» **PROBLEM TO SOLVE**
Give as output the line that contains "With pixel 230", followed by every remaining line of the entries, unchanged and with nothing added.

[begin DATA SHOWN]

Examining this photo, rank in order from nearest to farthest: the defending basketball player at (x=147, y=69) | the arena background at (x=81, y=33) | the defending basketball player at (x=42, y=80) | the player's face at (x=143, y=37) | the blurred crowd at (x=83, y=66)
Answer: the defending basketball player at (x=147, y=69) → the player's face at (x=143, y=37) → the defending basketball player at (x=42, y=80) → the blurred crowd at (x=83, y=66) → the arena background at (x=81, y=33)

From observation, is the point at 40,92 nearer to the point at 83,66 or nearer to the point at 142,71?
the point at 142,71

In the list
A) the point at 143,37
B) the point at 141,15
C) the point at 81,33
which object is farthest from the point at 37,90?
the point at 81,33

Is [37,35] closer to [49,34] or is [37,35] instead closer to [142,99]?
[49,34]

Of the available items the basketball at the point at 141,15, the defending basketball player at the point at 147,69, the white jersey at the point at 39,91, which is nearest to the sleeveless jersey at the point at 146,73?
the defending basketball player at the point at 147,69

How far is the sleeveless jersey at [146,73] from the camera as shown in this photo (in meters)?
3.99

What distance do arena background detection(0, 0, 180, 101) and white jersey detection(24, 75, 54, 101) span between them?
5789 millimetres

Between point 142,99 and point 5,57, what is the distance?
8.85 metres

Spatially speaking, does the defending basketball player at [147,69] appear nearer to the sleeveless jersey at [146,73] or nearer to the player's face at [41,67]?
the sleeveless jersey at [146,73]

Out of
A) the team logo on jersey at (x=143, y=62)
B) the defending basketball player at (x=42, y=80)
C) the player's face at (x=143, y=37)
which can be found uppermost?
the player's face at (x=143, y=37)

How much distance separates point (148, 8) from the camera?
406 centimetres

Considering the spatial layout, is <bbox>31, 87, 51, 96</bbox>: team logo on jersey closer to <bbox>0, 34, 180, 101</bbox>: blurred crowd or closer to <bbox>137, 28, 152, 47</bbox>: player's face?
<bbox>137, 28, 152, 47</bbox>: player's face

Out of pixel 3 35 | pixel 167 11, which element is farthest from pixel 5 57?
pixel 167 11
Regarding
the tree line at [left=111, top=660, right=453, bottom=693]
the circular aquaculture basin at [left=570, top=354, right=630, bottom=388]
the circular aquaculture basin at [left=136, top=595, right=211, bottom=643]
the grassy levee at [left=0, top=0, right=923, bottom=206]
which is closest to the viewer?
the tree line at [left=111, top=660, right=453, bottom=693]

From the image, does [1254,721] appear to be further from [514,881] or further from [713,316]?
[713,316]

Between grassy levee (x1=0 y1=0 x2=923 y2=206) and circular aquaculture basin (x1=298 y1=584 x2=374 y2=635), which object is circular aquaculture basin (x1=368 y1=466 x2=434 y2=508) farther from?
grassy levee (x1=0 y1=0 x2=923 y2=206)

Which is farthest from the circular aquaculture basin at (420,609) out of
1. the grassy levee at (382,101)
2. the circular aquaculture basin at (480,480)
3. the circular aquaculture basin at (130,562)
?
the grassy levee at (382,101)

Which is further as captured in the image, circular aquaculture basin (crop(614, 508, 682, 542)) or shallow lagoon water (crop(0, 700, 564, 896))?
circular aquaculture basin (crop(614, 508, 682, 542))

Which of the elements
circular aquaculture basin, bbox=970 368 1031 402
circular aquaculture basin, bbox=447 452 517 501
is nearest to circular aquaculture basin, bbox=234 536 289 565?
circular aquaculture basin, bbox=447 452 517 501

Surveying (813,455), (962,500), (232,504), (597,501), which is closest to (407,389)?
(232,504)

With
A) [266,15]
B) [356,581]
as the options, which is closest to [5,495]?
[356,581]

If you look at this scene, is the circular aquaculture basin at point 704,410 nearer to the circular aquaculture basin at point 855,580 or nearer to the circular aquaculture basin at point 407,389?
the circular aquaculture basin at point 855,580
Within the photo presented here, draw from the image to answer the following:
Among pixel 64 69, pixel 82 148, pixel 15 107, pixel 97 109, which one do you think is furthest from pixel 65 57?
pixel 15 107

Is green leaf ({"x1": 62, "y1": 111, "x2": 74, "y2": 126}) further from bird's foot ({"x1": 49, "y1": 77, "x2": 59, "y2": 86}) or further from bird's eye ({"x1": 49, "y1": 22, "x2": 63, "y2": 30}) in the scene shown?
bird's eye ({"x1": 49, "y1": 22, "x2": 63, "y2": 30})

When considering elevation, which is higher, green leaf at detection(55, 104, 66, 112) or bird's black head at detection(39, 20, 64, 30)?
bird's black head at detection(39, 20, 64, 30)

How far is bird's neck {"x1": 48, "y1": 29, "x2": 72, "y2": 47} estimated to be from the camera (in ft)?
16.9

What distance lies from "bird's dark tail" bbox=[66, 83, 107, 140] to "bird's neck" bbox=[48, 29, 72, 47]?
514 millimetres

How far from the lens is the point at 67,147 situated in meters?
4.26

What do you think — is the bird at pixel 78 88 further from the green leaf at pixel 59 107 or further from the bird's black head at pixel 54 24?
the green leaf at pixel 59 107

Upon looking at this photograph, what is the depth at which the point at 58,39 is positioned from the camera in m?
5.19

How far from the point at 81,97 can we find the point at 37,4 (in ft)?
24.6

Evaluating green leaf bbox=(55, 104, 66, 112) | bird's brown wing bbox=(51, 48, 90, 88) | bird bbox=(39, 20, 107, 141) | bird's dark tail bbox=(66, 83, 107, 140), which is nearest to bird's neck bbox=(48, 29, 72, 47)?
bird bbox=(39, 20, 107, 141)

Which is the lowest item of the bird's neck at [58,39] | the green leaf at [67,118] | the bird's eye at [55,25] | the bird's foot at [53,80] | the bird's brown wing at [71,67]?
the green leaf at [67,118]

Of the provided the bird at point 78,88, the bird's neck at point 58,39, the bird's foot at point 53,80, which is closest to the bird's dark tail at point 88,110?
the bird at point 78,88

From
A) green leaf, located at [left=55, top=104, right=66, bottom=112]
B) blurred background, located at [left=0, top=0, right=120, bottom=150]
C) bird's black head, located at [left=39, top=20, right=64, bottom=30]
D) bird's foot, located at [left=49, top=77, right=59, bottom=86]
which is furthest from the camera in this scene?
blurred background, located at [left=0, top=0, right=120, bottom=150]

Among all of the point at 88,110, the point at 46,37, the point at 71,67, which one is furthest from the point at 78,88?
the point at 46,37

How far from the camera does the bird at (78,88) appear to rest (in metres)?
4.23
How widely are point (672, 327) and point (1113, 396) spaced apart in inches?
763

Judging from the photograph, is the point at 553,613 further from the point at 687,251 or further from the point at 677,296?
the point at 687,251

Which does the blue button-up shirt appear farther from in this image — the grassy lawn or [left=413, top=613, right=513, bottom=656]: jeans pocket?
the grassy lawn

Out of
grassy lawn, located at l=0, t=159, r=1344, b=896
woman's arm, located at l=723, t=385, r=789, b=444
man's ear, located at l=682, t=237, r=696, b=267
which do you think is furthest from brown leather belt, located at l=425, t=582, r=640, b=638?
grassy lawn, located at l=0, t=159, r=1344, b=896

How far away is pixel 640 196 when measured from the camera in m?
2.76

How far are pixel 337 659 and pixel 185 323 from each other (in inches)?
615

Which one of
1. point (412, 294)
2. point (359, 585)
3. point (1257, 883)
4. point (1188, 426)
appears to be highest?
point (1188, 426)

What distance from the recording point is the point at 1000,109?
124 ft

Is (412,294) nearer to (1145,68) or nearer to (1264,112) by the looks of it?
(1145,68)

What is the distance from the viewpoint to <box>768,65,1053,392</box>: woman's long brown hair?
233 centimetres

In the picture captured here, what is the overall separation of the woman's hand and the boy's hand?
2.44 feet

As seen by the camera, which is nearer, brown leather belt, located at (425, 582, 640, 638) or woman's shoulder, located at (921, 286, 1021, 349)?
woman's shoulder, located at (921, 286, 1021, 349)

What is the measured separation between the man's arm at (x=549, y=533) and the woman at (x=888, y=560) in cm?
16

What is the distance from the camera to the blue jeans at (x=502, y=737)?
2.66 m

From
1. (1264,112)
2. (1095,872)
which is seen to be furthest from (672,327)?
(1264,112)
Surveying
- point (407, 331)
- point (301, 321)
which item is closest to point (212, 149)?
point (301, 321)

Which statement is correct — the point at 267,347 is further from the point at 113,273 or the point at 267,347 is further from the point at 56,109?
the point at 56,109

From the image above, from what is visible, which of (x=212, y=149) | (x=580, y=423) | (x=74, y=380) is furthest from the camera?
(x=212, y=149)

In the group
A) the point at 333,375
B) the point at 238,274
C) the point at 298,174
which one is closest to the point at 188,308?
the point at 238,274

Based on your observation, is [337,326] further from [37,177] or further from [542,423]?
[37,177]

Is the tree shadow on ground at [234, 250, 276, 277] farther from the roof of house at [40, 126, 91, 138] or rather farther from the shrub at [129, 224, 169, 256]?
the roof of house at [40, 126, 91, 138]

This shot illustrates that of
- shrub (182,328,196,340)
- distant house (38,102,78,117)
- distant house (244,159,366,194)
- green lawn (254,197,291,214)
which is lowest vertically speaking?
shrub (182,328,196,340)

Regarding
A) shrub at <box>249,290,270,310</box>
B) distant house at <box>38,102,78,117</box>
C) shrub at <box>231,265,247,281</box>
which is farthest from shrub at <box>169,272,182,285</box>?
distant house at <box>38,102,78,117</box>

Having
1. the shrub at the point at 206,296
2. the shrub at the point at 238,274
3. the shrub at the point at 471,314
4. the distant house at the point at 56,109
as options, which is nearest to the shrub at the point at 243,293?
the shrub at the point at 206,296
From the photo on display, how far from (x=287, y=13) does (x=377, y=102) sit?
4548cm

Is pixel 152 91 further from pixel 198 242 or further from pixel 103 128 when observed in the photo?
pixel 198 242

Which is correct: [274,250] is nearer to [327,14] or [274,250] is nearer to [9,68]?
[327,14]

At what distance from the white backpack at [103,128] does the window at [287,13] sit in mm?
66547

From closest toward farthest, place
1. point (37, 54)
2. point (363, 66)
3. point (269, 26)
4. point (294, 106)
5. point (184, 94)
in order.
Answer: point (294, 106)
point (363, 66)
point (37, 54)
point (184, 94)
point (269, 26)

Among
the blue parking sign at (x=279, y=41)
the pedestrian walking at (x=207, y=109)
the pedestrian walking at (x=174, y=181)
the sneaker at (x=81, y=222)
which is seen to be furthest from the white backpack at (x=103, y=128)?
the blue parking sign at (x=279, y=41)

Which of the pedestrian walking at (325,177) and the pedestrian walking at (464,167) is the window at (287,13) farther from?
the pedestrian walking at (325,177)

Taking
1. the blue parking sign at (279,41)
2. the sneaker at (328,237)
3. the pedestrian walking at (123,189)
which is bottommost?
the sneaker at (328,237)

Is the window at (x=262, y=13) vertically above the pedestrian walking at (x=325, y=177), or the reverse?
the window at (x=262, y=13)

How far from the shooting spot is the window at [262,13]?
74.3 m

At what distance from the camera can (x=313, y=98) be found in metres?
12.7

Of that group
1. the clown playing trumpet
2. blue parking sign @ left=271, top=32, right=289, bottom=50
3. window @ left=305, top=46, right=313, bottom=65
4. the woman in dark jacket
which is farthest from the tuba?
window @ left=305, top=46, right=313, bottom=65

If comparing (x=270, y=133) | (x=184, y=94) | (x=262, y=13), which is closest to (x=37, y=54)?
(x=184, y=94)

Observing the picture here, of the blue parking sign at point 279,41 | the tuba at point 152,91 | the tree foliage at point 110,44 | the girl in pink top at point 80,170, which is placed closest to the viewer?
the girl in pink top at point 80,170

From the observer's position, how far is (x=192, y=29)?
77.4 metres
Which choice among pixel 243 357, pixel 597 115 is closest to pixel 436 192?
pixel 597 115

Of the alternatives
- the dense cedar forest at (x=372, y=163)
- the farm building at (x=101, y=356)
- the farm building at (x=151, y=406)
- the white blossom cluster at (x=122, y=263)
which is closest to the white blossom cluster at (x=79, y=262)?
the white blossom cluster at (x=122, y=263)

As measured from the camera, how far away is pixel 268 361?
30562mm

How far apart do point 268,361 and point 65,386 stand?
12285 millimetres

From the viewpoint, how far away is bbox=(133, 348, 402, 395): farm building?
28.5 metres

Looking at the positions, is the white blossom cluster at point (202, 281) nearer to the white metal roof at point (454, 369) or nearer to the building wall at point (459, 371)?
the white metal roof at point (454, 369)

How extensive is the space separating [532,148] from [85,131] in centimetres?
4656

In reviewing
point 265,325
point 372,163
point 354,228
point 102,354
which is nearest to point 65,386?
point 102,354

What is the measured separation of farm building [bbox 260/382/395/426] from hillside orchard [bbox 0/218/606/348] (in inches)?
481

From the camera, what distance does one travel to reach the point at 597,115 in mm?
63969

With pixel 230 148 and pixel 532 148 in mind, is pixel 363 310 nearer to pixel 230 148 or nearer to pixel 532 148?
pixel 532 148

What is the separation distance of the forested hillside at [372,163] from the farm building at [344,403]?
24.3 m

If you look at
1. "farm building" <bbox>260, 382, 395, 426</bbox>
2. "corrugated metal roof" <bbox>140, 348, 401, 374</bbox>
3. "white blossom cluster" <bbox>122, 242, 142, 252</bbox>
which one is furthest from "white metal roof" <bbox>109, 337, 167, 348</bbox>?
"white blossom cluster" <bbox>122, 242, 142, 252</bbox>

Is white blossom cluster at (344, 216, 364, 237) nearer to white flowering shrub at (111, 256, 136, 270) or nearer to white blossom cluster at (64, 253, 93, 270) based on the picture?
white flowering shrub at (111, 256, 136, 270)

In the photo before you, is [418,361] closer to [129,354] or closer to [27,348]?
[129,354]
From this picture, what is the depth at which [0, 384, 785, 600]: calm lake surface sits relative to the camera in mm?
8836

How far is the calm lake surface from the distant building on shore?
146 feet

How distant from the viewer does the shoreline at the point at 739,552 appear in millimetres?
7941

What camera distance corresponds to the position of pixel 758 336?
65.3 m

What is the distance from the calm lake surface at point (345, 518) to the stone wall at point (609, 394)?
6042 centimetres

[end DATA SHOWN]

» **TASK RESULT**
With pixel 230 148 and pixel 532 148 in mind, is pixel 363 310 nearer to pixel 230 148 or nearer to pixel 532 148?
pixel 532 148

What is the separation distance of the forested hillside at [372,163] from the farm building at [344,403]?
24.3 m

If you look at
1. "farm building" <bbox>260, 382, 395, 426</bbox>
2. "corrugated metal roof" <bbox>140, 348, 401, 374</bbox>
3. "white blossom cluster" <bbox>122, 242, 142, 252</bbox>
which one is furthest from "white metal roof" <bbox>109, 337, 167, 348</bbox>?
"white blossom cluster" <bbox>122, 242, 142, 252</bbox>

Is white blossom cluster at (344, 216, 364, 237) nearer to white flowering shrub at (111, 256, 136, 270) or nearer to white blossom cluster at (64, 253, 93, 270) based on the picture?
white flowering shrub at (111, 256, 136, 270)

In the photo before you, is [418,361] closer to [129,354] or closer to [27,348]?
[129,354]
From this picture, what is the depth at which [0, 384, 785, 600]: calm lake surface sits relative to the camera in mm?
8836

How far is the calm lake surface from the distant building on shore?
146 feet

How distant from the viewer does the shoreline at the point at 739,552 appear in millimetres?
7941

What camera distance corresponds to the position of pixel 758 336?
65.3 m

What is the distance from the calm lake surface at point (345, 518) to the stone wall at point (609, 394)?
6042 centimetres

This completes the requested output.